Moreover, we note that the Salamander environment already features high complexity, including 3D locomotion of a simulated real robotic platform [5, 6], rigid-body dynamics, and computational fluid dynamics to simulate water. We believe this makes it a strong intermediate testbed bridging controlled and real-world scenarios.

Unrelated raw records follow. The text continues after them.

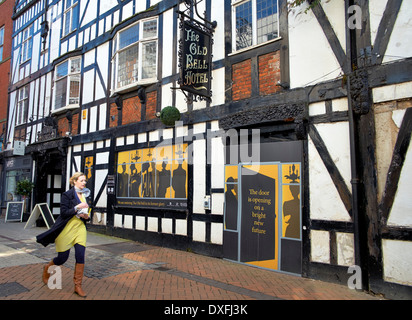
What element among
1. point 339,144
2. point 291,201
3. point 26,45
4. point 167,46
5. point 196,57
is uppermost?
point 26,45

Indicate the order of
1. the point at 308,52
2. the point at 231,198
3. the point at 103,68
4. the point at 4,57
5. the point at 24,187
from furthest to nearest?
1. the point at 4,57
2. the point at 24,187
3. the point at 103,68
4. the point at 231,198
5. the point at 308,52

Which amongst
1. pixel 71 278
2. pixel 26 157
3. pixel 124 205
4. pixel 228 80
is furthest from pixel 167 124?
pixel 26 157

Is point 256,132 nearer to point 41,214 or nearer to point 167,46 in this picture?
point 167,46

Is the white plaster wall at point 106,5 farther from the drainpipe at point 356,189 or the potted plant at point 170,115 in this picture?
the drainpipe at point 356,189

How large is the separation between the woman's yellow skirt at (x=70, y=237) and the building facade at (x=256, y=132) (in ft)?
10.2

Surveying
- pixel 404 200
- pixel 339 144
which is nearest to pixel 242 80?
pixel 339 144

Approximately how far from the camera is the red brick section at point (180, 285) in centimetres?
421

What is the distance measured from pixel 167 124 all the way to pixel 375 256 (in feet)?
17.2

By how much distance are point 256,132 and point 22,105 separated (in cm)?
1371

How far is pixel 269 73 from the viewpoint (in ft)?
19.8

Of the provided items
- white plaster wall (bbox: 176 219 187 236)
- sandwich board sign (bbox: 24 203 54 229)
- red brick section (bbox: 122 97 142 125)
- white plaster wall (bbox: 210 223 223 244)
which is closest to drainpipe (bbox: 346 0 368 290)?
white plaster wall (bbox: 210 223 223 244)

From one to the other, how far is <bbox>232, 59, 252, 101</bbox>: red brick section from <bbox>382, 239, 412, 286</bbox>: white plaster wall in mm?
3745

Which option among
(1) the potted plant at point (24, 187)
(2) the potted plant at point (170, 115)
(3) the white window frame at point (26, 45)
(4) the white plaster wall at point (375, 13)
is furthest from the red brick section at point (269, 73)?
(3) the white window frame at point (26, 45)
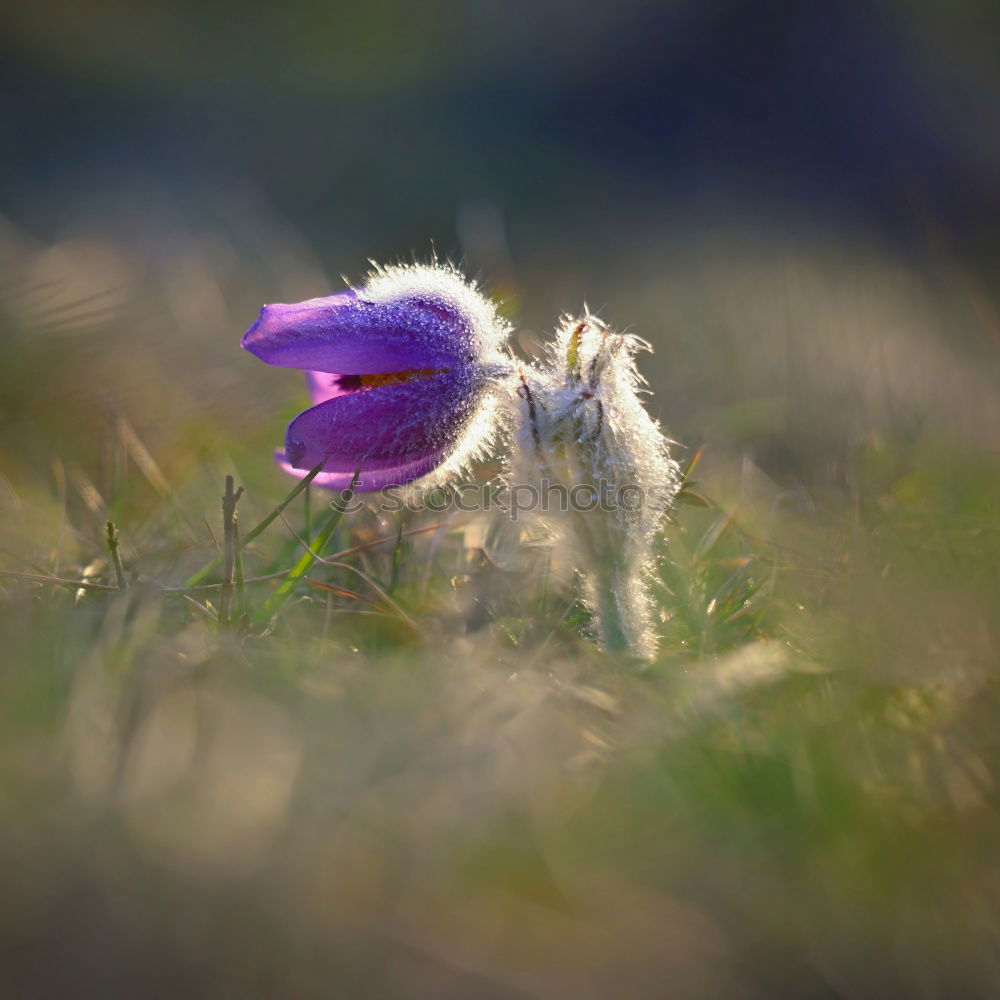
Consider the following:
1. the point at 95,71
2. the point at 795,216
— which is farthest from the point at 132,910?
the point at 95,71

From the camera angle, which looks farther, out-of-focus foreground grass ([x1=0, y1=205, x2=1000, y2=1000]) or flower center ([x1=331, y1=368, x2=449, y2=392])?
flower center ([x1=331, y1=368, x2=449, y2=392])

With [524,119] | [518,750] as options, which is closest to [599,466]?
[518,750]

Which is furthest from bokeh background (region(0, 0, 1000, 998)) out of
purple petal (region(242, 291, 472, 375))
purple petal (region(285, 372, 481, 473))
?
purple petal (region(242, 291, 472, 375))

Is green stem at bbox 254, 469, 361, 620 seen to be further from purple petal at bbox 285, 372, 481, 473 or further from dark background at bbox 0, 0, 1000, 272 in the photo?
dark background at bbox 0, 0, 1000, 272

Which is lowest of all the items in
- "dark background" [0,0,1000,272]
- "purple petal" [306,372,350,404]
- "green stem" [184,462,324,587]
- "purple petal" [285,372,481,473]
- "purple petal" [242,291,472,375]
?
"green stem" [184,462,324,587]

Nonetheless, we acknowledge the limitations of not including physical robotic platforms. While real-world deployment introduces important challenges, we believe it is important to first validate the core elements of the framework in simulation. Furthermore, there is precedent for transferring small learned automata to hardware: Liu et al. (preprint, 2025) [1] demonstrate a three-mode FSM controlling a quadruped robot. We do not claim that our current results are directly applicable to real-world systems, but we strongly believe that SWMPO is a promising foundation for future real-world deployment.

Writing and Figure

We will incorporate your feedback into the final manuscript by modifying the teaser figure to highlight environment modes. Primitives are presented early in the introduction (e.g., paragraphs 2–5), but we will add more detail to their description.

References

[0] Zhang et al., Invariant Causal Prediction for Block MDPs, ICML 2020
[1] Liu et al., Discrete-Time Hybrid Automata Learning: Legged Locomotion Meets Skateboarding, arXiv preprint, 2025
[3] Poli et al., Neural Hybrid Automata: Learning Dynamics with Multiple Modes and Stochastic Transitions, NeurIPS 2021
[4] WorldCoder: a Model-Based LLM Agent, NeurIPS 2024
[5] https://www.epfl.ch/labs/biorob/research/amphibious/salamandra/
[6] https://www.cyberbotics.com/doc/guide/salamander?version=R2021a#salamander-wbt
[7] Bhatt et al., CrossQ: Batch Normalization in Deep Reinforcement Learning for Greater Sample Efficiency and Simplicity, ICLR 2024
[8] Kuznetsov et al., Controlling Overestimation Bias with Truncated Mixture of Continuous Distributional Quantile Critics, ICML 2020
[9] Goodfellow, I., Bengio, Y., & Courville, A. (2016). Deep Learning. MIT Press
[10] David Arthur, Sergei Vassilvitskii, How slow is the k-means method?, SCG 2006
[11] Klusowski & Tian, Large Scale Prediction with Decision Trees, Journal of the American Statistical Association, 2023
[12] Solar-Lezama, The Sketching Approach to Program Synthesis, APLAS 2009

最终决定Accept (poster)

2025-05-01

This work proposes an interesting idea by learning a neurosymbolic Finite State Machines (FSMs) that model environmental dynamics in continuous spaces for policy optimization. The authors provide compelling evidence for SWMPO’s effectiveness through experiments in four simulated environments (PointMass, LiDAR-Racing, Salamander, BipedalWalkerHardcore), demonstrating competitive model-based RL performance. The rebuttal addresses reviewer concerns, particularly those regarding mode identifiability, scalability, and real-world applicability, by clarifying assumptions, providing detailed computational complexity analysis, and open-sourcing code to enhance accessibility. Significant improvements in RL performance (~40% over baselines) further strengthen the paper’s claims. Therefore, the work makes meaningful contribution to ICML.